Romanians will hold a public ballot on a constitutional amendment that would officially define marriage as a union between a man and a woman. Depending on the outcome of the October 7 vote, it could effectively outlaw gay marriage.

The move has been angrily opposed by LGBT+ rights campaigners.

As reported by the Independent, the conservative organisation Coalition for the Family raised the issue by submitting a petition to parliament containing three million signatures and proposing a change to the constitution, calling for the replacement of references to “spouses” with less ambiguous, gender-specific wording.

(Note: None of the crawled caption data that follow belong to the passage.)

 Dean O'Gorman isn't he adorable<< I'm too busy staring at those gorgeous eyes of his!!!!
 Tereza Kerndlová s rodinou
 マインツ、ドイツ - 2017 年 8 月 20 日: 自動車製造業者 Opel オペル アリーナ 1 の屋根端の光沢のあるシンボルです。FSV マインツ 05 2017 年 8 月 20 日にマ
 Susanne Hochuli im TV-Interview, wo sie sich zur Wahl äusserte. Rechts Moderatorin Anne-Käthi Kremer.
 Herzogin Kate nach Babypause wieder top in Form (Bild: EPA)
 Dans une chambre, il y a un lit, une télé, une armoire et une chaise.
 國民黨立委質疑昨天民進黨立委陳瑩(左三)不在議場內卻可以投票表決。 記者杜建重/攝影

The suggestion was approved by the Romanian senate in mid-September by 107 votes to 13 and was then passed the Constitutional Court with a seven to two majority, forcing the referendum.

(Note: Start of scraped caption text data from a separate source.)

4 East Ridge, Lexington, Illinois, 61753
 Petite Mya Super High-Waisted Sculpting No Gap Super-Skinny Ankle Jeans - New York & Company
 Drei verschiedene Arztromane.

A ruling by the European Court of Justice in July, forced Romania to acknowledge the residency rights of same-sex spouses following a case brought by a Romanian man on behalf of his American husband.

But like Poland, Slovakia, Bulgaria, Lithuania and Latvia, the Eastern European nation does not offer legal protection to gay and lesbian couples and voting the change into law would only set that inequality in stone, with many fearing a “yes” vote would embolden hate speech or even homophobic violence.

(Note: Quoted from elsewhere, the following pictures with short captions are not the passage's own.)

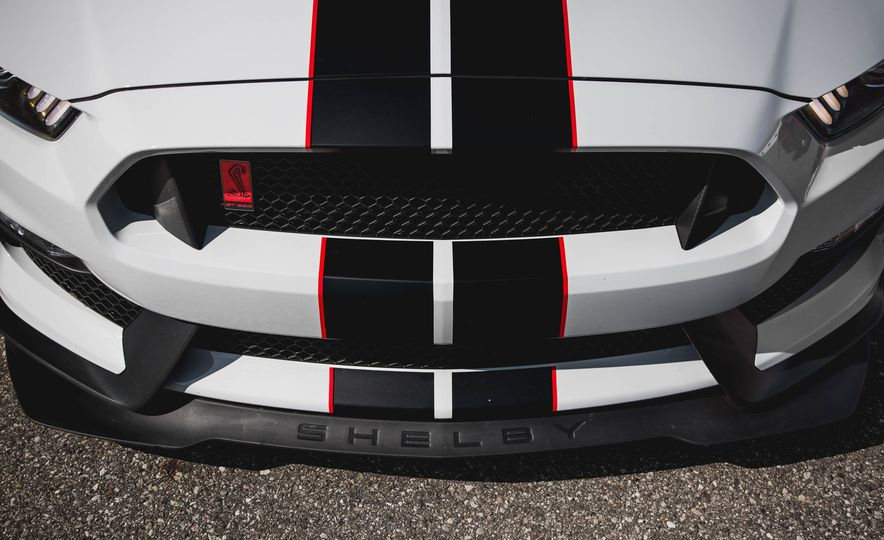 2016 Ford Mustang Shelby GT350Rs - Slide 9
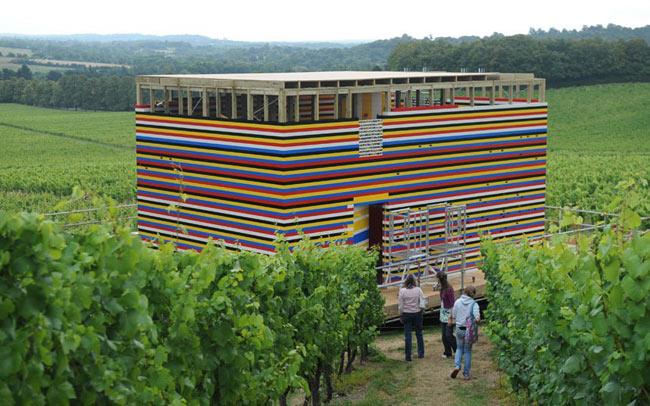 Năm 2009, ngôi nhà Lego có kích thước thật đầu tiên trên Thế giới ở Denbies Wine Estate, Serrey được dựng lên bởi 1000 tình nguyện viên. Ngôi nhà cần tới 3.3 triệu viên gạch nhựa, bao gồm một toilet và vòi hoa sen.
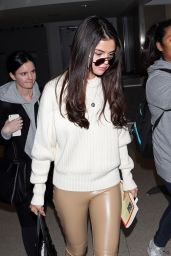 Selena Gomez - Arriving at LAX Airport in Los Angeles 11/28/ 2016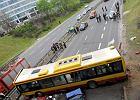 Po wypadku autobusu: 9 os�b nadal w szpitalu, 16-latek ma z�amany kr�gos�up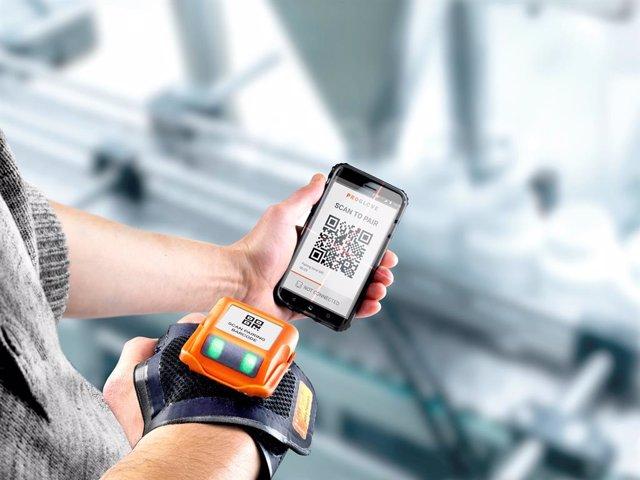 ProGlove dota de escáner y pantalla a su nuevo guante inteligente industrial MAR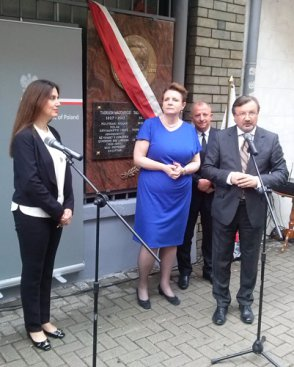 Uroczyste odsłonięcie tablicy pamiątkowej poświęconej Tadeuszowi Mazowieckiemu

According to The Independent, a Romanian LGBT+ rights group, has accused senators of “raising homophobia to state value and sacrificing constitutional protection for many families.”

“This referendum is essentially asking people to approve discriminating against their neighbours, colleagues, friends and family members,” said Katrin Hugendubel, European advocacy director at the International Lesbian, Gay, Bisexual, Trans and Intersex Association (ILGA).

“Rainbow families, diverse family groups, loving families living in Romania right now are all threatened by this proposal.”